Salon’s Joan Walsh sounds somewhat despairing; millionaire socialist Katrina Vanden Heuvel puts the boot in for the Left; and this quote on ABC’s The Note (from a senior Democratic operative) is priceless:
I have read the accounts of the Clark interviews and my reaction is despair and anger. Why did my party’s best operatives think it would be a good idea to subject their neophyte candidate to the country’s savviest reporters for over an hour? Why have my party’s elders rallied around a candidate who is so shockingly uninformed about core issues and his own positions? I am not a Dean supporter – but I am angry that our party’s leaders have anointed an alternative to him who seems even more ignorant and unprepared – and that this supposed ‘anti-war’ candidate turns out to have been in favor of both the war resolution and Richard Nixon!! And let’s not even talk about the Clintons. Today I am embarrassed to be a Democrat.
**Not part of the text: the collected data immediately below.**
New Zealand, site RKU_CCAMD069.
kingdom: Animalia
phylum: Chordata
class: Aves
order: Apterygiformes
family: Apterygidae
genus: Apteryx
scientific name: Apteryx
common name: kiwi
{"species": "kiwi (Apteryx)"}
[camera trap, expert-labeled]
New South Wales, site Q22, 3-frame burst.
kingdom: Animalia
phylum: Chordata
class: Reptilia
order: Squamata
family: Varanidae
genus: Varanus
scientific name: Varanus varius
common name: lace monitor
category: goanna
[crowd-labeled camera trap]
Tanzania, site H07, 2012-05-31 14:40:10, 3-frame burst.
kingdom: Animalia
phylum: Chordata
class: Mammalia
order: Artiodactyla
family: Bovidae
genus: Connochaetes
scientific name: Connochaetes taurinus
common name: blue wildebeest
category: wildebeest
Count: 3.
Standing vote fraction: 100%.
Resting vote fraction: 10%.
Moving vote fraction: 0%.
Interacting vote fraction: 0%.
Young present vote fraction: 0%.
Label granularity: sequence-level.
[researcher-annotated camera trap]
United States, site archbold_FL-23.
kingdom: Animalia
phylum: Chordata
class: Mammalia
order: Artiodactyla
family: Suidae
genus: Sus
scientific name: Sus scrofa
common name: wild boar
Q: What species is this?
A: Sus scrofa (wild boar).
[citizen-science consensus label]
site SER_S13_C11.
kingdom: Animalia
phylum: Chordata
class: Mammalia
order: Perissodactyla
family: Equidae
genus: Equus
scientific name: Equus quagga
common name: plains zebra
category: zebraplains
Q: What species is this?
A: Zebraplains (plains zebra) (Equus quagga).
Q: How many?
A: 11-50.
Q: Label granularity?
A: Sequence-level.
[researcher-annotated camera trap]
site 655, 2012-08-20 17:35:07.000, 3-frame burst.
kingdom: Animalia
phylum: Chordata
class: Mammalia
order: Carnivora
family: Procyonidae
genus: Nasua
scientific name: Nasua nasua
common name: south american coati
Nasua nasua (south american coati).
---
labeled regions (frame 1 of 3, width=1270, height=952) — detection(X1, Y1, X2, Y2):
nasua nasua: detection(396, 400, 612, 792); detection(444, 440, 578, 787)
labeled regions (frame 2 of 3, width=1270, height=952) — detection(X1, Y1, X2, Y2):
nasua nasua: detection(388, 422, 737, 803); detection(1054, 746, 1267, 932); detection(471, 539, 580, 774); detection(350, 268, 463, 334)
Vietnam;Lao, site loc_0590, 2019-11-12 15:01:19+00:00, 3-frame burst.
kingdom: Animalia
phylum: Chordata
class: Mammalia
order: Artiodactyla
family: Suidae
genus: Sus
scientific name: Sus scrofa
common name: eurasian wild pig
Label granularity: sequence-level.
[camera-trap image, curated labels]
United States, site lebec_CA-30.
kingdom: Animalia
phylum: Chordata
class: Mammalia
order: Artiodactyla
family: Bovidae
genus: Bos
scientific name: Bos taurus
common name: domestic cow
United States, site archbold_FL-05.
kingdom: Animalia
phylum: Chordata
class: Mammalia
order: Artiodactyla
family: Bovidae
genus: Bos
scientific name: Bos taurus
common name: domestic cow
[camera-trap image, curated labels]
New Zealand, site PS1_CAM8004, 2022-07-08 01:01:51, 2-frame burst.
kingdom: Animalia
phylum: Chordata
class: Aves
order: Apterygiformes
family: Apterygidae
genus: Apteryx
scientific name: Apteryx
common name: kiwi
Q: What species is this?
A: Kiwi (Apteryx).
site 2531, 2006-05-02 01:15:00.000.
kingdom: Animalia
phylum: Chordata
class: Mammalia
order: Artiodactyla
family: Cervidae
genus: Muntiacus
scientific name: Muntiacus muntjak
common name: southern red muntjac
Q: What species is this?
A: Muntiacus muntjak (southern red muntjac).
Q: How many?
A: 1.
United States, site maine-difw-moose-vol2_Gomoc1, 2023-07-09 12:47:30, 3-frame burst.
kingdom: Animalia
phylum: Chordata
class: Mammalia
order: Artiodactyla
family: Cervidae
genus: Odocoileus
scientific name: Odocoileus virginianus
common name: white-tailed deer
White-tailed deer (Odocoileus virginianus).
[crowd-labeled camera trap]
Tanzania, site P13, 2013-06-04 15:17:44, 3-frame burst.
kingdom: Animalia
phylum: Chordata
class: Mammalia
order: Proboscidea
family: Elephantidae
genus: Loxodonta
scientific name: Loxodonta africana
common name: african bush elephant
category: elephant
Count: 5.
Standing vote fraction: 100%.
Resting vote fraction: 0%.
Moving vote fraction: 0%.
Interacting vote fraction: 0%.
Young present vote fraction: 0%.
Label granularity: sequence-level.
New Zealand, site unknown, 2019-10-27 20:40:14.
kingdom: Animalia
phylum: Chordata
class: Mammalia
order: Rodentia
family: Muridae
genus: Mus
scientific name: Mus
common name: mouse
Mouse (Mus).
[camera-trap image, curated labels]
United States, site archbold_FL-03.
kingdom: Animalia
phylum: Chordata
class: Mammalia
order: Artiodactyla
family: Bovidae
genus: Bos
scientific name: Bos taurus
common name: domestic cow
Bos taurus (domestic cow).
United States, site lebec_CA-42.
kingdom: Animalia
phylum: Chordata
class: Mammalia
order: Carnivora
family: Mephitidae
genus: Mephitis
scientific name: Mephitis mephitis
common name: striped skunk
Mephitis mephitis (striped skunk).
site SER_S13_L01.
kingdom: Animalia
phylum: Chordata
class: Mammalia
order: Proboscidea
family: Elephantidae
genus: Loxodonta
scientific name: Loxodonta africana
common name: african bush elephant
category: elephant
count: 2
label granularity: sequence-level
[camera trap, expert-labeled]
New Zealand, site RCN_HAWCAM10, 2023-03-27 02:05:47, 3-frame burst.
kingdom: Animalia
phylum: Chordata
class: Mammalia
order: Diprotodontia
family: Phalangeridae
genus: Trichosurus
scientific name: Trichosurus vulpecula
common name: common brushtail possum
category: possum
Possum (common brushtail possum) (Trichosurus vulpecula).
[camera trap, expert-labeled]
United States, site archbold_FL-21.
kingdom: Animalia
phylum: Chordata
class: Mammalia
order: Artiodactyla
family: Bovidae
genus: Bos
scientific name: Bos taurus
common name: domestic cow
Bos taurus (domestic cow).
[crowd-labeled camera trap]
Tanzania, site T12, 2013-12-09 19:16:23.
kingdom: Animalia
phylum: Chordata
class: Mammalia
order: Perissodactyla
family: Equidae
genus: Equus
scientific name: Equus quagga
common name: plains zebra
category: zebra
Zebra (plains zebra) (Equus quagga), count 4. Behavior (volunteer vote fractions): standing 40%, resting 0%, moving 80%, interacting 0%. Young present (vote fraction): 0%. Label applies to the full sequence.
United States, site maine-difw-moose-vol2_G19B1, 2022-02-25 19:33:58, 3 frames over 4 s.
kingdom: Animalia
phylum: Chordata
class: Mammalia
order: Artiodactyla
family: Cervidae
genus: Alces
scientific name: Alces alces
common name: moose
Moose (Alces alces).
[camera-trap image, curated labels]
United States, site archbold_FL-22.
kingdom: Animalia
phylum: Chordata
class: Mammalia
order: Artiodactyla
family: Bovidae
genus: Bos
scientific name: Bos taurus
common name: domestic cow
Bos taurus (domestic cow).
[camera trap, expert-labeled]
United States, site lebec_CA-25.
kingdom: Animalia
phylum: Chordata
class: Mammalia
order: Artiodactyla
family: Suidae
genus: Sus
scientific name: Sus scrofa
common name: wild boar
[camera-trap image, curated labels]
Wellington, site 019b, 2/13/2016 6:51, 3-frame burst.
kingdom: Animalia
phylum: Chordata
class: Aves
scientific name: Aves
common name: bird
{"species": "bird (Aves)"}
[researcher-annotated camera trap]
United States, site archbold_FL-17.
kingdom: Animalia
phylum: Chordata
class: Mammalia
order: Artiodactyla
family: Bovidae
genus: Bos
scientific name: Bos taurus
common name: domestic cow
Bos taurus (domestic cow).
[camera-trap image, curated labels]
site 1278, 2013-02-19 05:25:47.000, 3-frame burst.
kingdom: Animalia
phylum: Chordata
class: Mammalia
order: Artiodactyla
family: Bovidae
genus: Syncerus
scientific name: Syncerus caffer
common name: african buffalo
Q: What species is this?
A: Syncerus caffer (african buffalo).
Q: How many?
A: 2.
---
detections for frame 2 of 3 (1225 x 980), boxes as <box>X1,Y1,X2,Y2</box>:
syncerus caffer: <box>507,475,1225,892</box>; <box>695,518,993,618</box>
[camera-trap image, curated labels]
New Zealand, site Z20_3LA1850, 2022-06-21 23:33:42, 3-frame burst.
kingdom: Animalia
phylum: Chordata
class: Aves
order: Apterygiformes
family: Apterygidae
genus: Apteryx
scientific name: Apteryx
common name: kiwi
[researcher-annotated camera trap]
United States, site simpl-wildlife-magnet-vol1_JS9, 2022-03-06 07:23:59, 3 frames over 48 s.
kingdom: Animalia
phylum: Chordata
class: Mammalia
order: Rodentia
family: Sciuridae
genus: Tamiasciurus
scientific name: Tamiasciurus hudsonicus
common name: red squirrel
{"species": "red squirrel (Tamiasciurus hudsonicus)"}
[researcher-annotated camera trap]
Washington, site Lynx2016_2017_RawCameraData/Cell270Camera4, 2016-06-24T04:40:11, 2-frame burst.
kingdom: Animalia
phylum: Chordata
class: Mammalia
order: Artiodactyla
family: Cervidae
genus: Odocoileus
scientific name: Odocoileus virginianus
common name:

The flip-flop on perhaps the most important political question for the Democratic field – where he would have stood on the Iraq War resolution – was and is pathetic. More pathetic, however, is the notion that the Dems really did think of this guy as their savior. Are they that weak on national security issues that a general – even as hapless as this one – is their only chance? What does that say about their own self-image? I’m beginning to think that Dean and Gephardt could be the real survivors here. But Dean has just had the worst of the Republican judgments about his electability confirmed by his own party establishment. That must hurt a little, no?
MARK, PROPHET: “Correction, Sept. 17, 2003: This article originally stated that Mark’s Gospel was written around 70 B.C.E. It was written around A.D. 70.” – Slate.